Litten pointed to another post, by Ritesh Gandotra, director of global outsourcing for Xerox, who wrote that, "EHRs were never really designed to manage multi-institutional and lifetime medical records; in fact, patients tend to leave media data scattered across various medical institutes … This transition of data often leads to the loss of patient data."
Blockchain, he said, "can be used link discrete patient records (or data "blocks") contained in disparate EHRs into "an append-only, immutable, timestamped chain of content."
At HIMSS17 in Orlando this past spring, Tamara StClaire, previous chief innovation officer at Conduent Health, spoke at a blockchain symposium sponsored by IEEE and the Personal Connected Health Alliance.
She explained that new approach to patient records: "One way to think about it is the fact that not your identification but your data is hashed to the ledger," she said. "It's an address you're looking for. And there can be multiple addresses. And a patient can hold multiple keys to those addresses in their electronic wallet."
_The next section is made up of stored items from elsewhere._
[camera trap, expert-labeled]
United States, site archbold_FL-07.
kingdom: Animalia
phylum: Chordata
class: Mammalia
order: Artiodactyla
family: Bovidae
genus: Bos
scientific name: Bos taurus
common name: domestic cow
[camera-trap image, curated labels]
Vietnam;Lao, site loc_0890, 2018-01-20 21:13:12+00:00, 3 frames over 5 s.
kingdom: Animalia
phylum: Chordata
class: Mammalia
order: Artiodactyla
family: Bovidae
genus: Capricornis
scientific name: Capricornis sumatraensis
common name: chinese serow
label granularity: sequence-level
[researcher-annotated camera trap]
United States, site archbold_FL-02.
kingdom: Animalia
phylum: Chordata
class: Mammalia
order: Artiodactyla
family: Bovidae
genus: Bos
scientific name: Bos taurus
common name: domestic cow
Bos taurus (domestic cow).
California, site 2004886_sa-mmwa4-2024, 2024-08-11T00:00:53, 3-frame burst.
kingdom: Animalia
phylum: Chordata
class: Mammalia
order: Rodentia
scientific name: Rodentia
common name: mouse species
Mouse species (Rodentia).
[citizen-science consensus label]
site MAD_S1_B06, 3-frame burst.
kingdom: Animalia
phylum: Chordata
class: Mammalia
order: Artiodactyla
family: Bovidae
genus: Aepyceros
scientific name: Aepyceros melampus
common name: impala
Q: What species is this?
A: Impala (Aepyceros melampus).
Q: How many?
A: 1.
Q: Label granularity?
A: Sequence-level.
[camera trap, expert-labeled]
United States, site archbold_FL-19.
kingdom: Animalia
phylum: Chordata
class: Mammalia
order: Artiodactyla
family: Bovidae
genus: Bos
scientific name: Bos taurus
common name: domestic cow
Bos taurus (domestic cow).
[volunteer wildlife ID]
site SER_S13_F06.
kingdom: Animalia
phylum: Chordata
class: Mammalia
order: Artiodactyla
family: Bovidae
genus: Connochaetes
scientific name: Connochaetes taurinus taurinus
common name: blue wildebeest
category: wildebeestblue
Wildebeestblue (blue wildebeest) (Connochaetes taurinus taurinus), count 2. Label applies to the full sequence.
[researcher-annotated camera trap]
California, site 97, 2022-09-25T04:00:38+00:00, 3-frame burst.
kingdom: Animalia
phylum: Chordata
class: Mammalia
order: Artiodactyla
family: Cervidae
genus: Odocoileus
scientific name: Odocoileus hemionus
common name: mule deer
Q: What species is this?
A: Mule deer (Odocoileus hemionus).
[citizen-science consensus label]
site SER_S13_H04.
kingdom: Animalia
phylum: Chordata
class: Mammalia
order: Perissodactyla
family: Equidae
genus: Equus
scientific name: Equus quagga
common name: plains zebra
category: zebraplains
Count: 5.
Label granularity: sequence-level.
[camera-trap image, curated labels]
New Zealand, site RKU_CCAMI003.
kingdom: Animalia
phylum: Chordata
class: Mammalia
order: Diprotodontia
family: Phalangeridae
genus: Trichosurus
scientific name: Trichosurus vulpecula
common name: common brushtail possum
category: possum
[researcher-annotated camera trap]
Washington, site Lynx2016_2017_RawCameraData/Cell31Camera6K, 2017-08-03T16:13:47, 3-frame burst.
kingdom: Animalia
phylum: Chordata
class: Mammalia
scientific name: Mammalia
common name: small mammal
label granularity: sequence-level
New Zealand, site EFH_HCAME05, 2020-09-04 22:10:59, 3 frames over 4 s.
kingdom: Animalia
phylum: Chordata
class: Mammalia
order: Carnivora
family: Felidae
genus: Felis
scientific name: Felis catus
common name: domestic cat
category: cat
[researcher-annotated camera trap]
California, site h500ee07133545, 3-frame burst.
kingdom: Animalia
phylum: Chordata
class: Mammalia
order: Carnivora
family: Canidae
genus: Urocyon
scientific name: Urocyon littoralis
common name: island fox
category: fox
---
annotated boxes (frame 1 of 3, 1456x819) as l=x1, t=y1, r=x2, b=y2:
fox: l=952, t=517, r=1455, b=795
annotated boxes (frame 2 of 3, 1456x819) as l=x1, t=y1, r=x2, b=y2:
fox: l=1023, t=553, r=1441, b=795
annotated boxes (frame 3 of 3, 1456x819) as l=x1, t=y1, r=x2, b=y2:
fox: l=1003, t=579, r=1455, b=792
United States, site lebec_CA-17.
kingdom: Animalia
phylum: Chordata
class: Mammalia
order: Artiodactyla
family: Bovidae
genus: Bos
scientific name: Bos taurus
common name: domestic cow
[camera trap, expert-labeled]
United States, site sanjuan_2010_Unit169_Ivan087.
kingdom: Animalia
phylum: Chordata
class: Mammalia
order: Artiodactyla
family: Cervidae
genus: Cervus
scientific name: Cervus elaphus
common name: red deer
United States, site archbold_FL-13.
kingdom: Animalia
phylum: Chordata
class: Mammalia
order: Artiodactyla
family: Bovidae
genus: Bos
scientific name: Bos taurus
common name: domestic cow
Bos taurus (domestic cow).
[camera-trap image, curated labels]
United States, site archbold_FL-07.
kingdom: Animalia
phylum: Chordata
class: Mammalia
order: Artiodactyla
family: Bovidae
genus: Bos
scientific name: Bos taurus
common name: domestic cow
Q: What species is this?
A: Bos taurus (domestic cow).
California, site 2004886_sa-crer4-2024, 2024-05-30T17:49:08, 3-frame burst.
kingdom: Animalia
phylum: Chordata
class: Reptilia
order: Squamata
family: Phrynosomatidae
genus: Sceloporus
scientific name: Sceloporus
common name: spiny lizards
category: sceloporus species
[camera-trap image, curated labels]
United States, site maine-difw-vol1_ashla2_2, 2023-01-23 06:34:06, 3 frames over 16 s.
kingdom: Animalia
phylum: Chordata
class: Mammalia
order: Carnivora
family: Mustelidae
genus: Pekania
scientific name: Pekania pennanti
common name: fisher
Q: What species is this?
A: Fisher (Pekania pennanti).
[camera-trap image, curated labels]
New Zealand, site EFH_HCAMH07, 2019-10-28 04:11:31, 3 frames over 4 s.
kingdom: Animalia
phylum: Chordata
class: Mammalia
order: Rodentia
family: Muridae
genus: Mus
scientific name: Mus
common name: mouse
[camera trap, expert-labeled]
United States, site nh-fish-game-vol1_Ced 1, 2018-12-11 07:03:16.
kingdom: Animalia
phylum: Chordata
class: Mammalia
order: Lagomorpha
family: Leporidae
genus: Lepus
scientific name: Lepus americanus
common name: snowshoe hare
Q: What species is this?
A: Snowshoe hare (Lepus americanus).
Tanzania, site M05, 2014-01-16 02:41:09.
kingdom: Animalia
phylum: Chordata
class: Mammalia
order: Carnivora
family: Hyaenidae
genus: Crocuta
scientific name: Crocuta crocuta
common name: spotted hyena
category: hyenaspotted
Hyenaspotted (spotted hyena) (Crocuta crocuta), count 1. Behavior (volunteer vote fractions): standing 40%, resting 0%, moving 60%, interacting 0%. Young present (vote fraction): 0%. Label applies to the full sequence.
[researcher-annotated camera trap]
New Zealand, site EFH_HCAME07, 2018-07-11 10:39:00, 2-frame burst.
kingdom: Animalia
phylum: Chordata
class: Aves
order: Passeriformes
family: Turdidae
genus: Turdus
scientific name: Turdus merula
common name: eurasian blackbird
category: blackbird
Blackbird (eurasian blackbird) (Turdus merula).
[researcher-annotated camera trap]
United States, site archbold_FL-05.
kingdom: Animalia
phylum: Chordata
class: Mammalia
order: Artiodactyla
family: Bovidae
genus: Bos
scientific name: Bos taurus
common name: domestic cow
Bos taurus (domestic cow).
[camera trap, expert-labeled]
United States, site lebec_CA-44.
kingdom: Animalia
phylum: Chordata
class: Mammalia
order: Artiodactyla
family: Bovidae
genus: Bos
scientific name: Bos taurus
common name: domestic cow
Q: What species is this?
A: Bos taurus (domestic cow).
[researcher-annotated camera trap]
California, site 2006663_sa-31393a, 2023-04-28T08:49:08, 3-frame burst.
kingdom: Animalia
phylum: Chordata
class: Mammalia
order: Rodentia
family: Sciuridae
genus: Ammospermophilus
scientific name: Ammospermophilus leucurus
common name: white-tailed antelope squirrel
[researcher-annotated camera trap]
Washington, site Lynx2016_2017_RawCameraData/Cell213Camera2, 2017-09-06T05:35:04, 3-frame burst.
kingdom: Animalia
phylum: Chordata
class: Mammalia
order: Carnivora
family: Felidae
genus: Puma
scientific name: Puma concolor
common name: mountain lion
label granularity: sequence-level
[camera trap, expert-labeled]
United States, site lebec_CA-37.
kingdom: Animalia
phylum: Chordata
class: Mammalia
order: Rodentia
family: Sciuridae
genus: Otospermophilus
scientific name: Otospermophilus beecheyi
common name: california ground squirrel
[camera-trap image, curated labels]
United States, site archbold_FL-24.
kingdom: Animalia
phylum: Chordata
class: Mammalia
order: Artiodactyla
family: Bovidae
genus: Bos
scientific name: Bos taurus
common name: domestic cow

There would be a whole lot of other questions that would accompany such a fundamental change of "transferring ownership of data to patients," said StClair.
"All of a sudden we have a new paradigm about the way we think of privacy. We may need to set default levels for the people who are uncomfortable with the magnitude of that responsibility. There's a lot we need to dig into, and that conversation needs to start."
But blockchain could help lead to a "Holy Grail," she said. A longitudinal view of a patient's health history that incorporates information drawn from hospital stays, outpatient visits, wearable device data and more.
Palombini used similar language when she described a blockchain-built, mobile EHR.
"This is utopia," she said. "It's going to a while for us to get there. But this is why we're so motivated in the application of blockchain. And I say 'challenges,' not 'roadblocks.' Because they can be overcome."